Computer Vision Gesture Controller

Real-time hand gesture recognition system that translates hand movements into desktop actions using computer vision.

Back to projects Open repository

Case

Computer Vision Gesture Controller

Academic project focused on applied computer vision.

Case notes

The most significant design decision was not using a trained classifier. Building a heuristic pipeline over the 21 hand landmarks delivered by MediaPipe has a concrete advantage: it’s fully interpretable and requires no training data. The trade-off is rigidity — the rules work well within the defined gesture set, but don’t generalize well if the user significantly varies posture or lighting conditions.

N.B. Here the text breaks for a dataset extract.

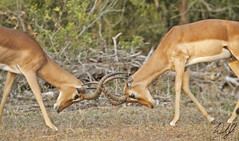 Rutting Impala- Kruger National Park, South Africa (wsweet321) Tags: africa bird nature southafrica mammal birding safari research endangered krugernationalpark kruger satara savanna bigfive skukuza knp lowersabie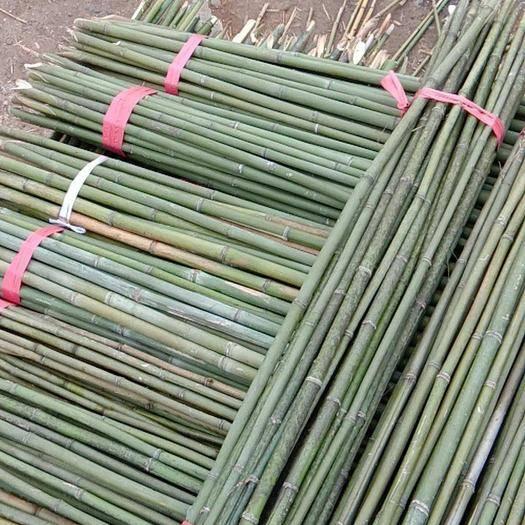 衡陽耒陽市菜架竹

The pipeline follows four stages. OpenCV captures the webcam frame and manages visual feedback on the video stream. MediaPipe extracts real-time 3D coordinates for all 21 hand landmarks. A custom classification layer evaluates each finger’s state (extended or flexed) and calculates geometric distances between key points to identify the active gesture. PyAutoGUI then translates that gesture into the corresponding system action: navigation, zoom, undo/redo, or screenshot.

The project delivers on its premise but has clear limits: sensitivity to lighting conditions, latency accumulation on modest hardware, and no temporal control to prevent accidental activations. The natural next step is introducing a per-gesture cooldown and evaluating whether a lightweight classifier trained directly on the landmark data improves robustness without sacrificing pipeline speed.

Key highlights

Real-time hand landmark tracking from webcam with visual feedback overlaid on the live frame.
Gesture classification through per-finger state detection and geometric distances between key landmarks.
Direct system integration for navigation, zoom, undo/redo, and screenshot capture.

Stack

Python

OpenCV

MediaPipe

NumPy

PyAutoGUI